--- EXCERPTED PASSAGE ---
The Business Herald’s markets and banking reporter.

Takeover fever strikes NZX

Bids for Turners Auctions and Acurity Health could signal new run of acquisitions: analysts.

Dorchester Pacific plans to offer Turners' investors $3 a share in cash. Photo / Jason Dorday
Dorchester Pacific plans to offer Turners' investors $3 a share in cash. Photo / Jason Dorday

The takeover bids launched for two NZX-listed firms yesterday could signal a new phase of heightened acquisition activity on the local sharemarket as companies take advantage of relatively low interest rates to fund business purchases and increase revenue, say analysts.

Financial services provider Dorchester Pacific is planning a full takeover of Auckland car seller Turners Auctions, while the three biggest shareholders in private hospital operator Acurity Health Group have launched a cash bid for the 29 per cent they do not already own.

Craigs Investment Partners head of private wealth research Mark Lister said many companies had made good progress recovering from the global financial crisis and had reached a point where expanding revenue through their existing business was becoming more difficult. Takeovers offered a means to keep growing.

"Many of these businesses are well capitalised, with low debt levels, so there's the balance sheet capacity out there for businesses to take [acquisition] opportunities and also you're starting to see boards and management teams getting a bit more confident that the economy, globally, is on a firmer footing," Lister said.

"Over the next year I think we'll see more mergers and acquisitions activity."

While much of that activity would probably take place overseas, he said there was potential for more takeovers of NZX-listed firms, particularly at the smaller end of the market.

There have been relatively few acquisitions of locally listed firms recently. Fisher & Paykel Appliances was taken over by Chinese whiteware giant Haier in 2012, and this month the board of ASX- and NZX-listed food manufacturer Goodman Fielder supported a takeover proposal by Singapore's Wilmar International and Hong Kong's First Pacific.

Daniel Metcalfe, senior client adviser at sharebrokers OMF, said companies were making use of low interest rates to add value to their businesses through acquisitions.

While interest rates have increased this year, they remain below the historic average.

"Within the limited offerings that we have in New Zealand there are still companies that do offer some quite good value [to acquirers]," Metcalfe said.

Salt Funds Management managing director Paul Harrison, whose firm holds shares in Acurity and Turners, said a number of firms at the smaller end of the sharemarket were undervalued and could be takeover targets.

Read more:
*Dorchester unveils Turners Auction takeover
*Turners Auctions shares at eight-year high as profit rises

Using relatively cheap funding to make acquisitions and increase revenue made economic sense.

Dorchester plans to offer Turners' investors $3 a share in cash. The company said it could also offer interest-bearing convertible notes, Dorchester shares or a combination of notes, shares and cash.

Dorchester said it would also require Turners to pay a fully imputed special dividend of 15c a share once it had acceptances that would give the acquiring firm a more than 50 per cent shareholding in the company.

The $3 offer price represents a 9.1 per cent premium to the $2.75 Turners shares - which closed up 10.9 per cent at $3.05 last night - were trading at before the takeover bid was announced. Dorchester shares closed up 6.8 per cent at 23.5c last night.
--- GIVEN INFORMATION ---
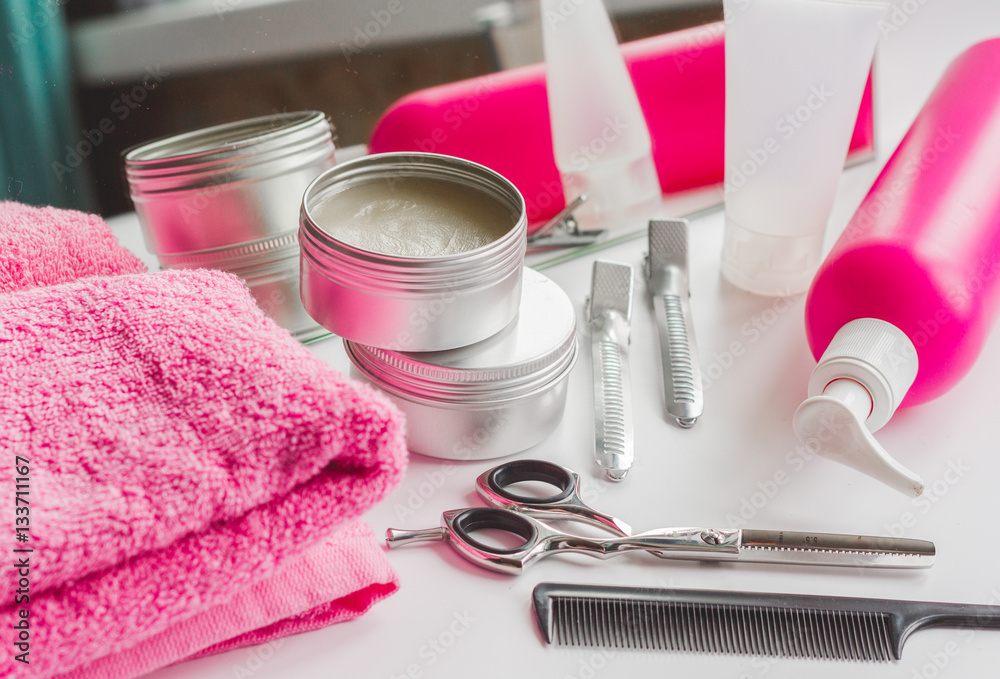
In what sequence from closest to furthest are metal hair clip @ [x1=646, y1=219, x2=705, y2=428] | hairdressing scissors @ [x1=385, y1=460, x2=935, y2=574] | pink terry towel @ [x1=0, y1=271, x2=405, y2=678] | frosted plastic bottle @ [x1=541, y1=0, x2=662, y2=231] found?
pink terry towel @ [x1=0, y1=271, x2=405, y2=678] → hairdressing scissors @ [x1=385, y1=460, x2=935, y2=574] → metal hair clip @ [x1=646, y1=219, x2=705, y2=428] → frosted plastic bottle @ [x1=541, y1=0, x2=662, y2=231]

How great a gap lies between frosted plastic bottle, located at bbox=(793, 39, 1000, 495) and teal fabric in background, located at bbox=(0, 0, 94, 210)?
460 millimetres

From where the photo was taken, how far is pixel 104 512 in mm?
279

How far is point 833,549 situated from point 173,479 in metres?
0.31

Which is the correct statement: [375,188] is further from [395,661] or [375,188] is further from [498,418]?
[395,661]

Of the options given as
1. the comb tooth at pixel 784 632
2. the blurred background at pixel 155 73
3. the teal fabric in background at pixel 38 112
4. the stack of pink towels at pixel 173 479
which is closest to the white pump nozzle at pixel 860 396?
the comb tooth at pixel 784 632

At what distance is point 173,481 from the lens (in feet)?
0.95

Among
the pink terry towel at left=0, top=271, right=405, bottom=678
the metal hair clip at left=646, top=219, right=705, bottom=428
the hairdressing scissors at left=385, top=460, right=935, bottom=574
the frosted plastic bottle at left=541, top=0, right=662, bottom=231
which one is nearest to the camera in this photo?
the pink terry towel at left=0, top=271, right=405, bottom=678

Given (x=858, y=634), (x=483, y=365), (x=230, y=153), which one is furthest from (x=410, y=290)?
(x=858, y=634)

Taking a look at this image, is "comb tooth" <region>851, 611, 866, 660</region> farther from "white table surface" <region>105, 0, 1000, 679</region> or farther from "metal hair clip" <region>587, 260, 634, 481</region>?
"metal hair clip" <region>587, 260, 634, 481</region>

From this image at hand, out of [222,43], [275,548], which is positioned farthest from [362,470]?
[222,43]

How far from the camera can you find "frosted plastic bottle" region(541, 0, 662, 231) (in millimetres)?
603

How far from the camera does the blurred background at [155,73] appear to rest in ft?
1.55

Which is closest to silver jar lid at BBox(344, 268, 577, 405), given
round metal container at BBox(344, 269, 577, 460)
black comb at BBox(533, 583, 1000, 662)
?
round metal container at BBox(344, 269, 577, 460)

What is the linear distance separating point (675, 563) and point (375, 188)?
0.91 ft
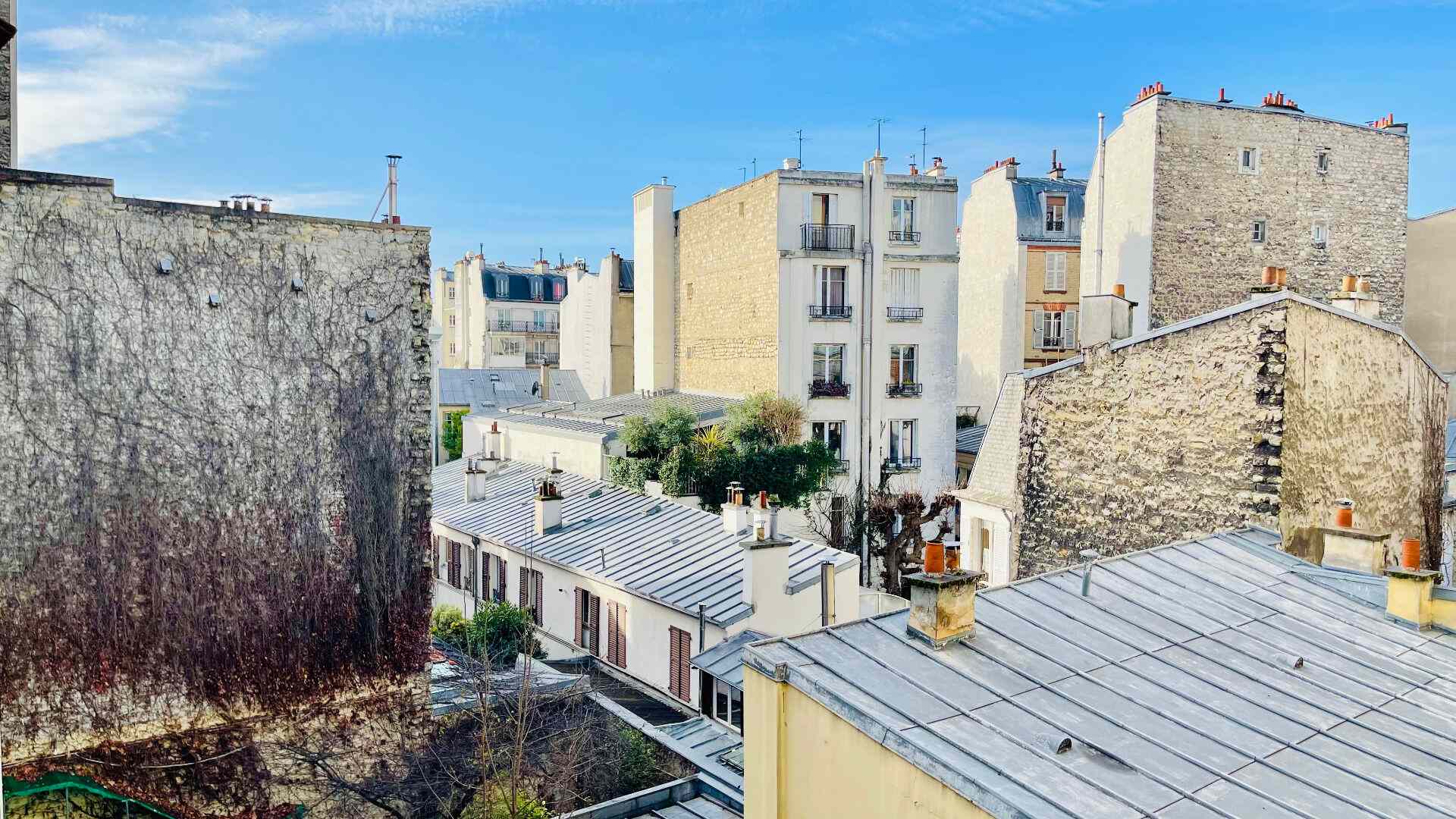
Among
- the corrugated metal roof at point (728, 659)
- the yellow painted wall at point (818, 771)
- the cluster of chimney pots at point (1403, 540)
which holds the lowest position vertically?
the corrugated metal roof at point (728, 659)

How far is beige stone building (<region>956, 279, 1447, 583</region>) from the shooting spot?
1072 centimetres

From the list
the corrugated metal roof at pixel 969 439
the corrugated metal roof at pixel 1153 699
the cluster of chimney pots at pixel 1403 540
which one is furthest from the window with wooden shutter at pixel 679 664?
the corrugated metal roof at pixel 969 439

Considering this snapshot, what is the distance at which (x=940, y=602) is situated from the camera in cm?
664

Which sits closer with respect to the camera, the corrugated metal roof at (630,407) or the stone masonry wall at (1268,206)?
the stone masonry wall at (1268,206)

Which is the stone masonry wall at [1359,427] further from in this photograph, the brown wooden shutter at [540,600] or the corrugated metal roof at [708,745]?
the brown wooden shutter at [540,600]

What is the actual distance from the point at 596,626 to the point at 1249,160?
779 inches

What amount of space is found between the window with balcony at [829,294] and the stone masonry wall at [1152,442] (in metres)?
Result: 16.4

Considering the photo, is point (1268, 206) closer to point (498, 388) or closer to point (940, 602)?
point (940, 602)

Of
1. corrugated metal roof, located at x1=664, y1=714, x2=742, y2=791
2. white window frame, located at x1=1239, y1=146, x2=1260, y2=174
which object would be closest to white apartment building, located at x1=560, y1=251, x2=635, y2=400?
white window frame, located at x1=1239, y1=146, x2=1260, y2=174

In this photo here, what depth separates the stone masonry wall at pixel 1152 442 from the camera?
423 inches

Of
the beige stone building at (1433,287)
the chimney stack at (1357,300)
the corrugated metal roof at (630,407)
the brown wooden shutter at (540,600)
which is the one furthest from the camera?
the corrugated metal roof at (630,407)

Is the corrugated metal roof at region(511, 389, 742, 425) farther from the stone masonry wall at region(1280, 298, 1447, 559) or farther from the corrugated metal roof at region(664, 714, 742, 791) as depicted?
the stone masonry wall at region(1280, 298, 1447, 559)

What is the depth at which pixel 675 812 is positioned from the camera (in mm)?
10055

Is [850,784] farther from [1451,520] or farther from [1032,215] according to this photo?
[1032,215]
---
ACTIVITY LIST
1 - Return the passage of the NZX takeover article from "Daniel Metcalfe, senior" up to and including "made economic sense.".
2 - Summarize the NZX takeover article in two sentences.
3 - In the NZX takeover article, what special dividend would Dorchester require Turners to pay once it had acceptances for a more than 50 percent shareholding?

EXERCISE RESPONSES
1 -
Daniel Metcalfe, senior client adviser at sharebrokers OMF, said companies were making use of low interest rates to add value to their businesses through acquisitions.

While interest rates have increased this year, they remain below the historic average.

"Within the limited offerings that we have in New Zealand there are still companies that do offer some quite good value [to acquirers]," Metcalfe said.

Salt Funds Management managing director Paul Harrison, whose firm holds shares in Acurity and Turners, said a number of firms at the smaller end of the sharemarket were undervalued and could be takeover targets.

Read more:
*Dorchester unveils Turners Auction takeover
*Turners Auctions shares at eight-year high as profit rises

Using relatively cheap funding to make acquisitions and increase revenue made economic sense.

2 - Dorchester Pacific is planning a full takeover of Turners Auctions, and the three biggest shareholders in Acurity Health Group have launched a cash bid for the 29 percent they do not already own. Analysts say these bids could signal a new phase of acquisition activity on the NZX as companies use relatively low interest rates to fund purchases and increase revenue.

3 - A fully imputed special dividend of 15c a share.